Task description: Pull out every line below that contains the word "rule". Case counts.

Data for the task:
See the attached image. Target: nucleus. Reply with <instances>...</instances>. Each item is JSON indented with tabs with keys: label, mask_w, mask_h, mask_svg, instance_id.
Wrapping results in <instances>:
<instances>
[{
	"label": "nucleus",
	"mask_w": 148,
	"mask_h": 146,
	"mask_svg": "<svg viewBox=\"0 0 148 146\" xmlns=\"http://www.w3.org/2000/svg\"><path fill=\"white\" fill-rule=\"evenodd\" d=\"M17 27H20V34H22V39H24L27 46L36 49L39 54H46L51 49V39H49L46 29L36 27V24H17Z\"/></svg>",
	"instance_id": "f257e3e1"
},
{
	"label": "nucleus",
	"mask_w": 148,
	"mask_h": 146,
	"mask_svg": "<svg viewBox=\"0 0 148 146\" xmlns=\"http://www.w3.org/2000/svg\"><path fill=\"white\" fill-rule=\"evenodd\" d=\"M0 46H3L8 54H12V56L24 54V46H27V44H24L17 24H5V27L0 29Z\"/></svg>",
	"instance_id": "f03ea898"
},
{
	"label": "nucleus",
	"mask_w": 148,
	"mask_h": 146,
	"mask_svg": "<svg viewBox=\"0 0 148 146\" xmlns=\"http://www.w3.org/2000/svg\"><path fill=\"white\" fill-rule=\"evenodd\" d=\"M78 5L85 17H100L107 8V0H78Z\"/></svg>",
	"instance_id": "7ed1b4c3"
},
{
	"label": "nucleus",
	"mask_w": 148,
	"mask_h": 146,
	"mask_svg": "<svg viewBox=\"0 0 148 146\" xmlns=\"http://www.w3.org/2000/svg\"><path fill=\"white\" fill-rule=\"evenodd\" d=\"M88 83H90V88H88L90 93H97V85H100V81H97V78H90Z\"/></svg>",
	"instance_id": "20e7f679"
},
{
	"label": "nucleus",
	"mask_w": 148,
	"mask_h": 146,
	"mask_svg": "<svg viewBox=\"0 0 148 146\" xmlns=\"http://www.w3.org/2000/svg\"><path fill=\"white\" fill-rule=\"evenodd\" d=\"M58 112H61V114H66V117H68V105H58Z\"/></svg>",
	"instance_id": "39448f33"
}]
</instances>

Response to this task:
	"mask_svg": "<svg viewBox=\"0 0 148 146\" xmlns=\"http://www.w3.org/2000/svg\"><path fill=\"white\" fill-rule=\"evenodd\" d=\"M17 27H20V34H22V39H24L27 46L36 49L39 54H46L51 49V39H49L46 29L36 27V24H17Z\"/></svg>",
	"mask_svg": "<svg viewBox=\"0 0 148 146\" xmlns=\"http://www.w3.org/2000/svg\"><path fill=\"white\" fill-rule=\"evenodd\" d=\"M0 46H3L8 54H12V56L24 54V46H27V44H24L17 24H5V27L0 29Z\"/></svg>",
	"mask_svg": "<svg viewBox=\"0 0 148 146\" xmlns=\"http://www.w3.org/2000/svg\"><path fill=\"white\" fill-rule=\"evenodd\" d=\"M78 5L85 17H100L107 8V0H78Z\"/></svg>",
	"mask_svg": "<svg viewBox=\"0 0 148 146\" xmlns=\"http://www.w3.org/2000/svg\"><path fill=\"white\" fill-rule=\"evenodd\" d=\"M88 83H90V88H88L90 93H97V85H100V81H97V78H90Z\"/></svg>",
	"mask_svg": "<svg viewBox=\"0 0 148 146\" xmlns=\"http://www.w3.org/2000/svg\"><path fill=\"white\" fill-rule=\"evenodd\" d=\"M58 112H61V114H66V117H68V105H58Z\"/></svg>",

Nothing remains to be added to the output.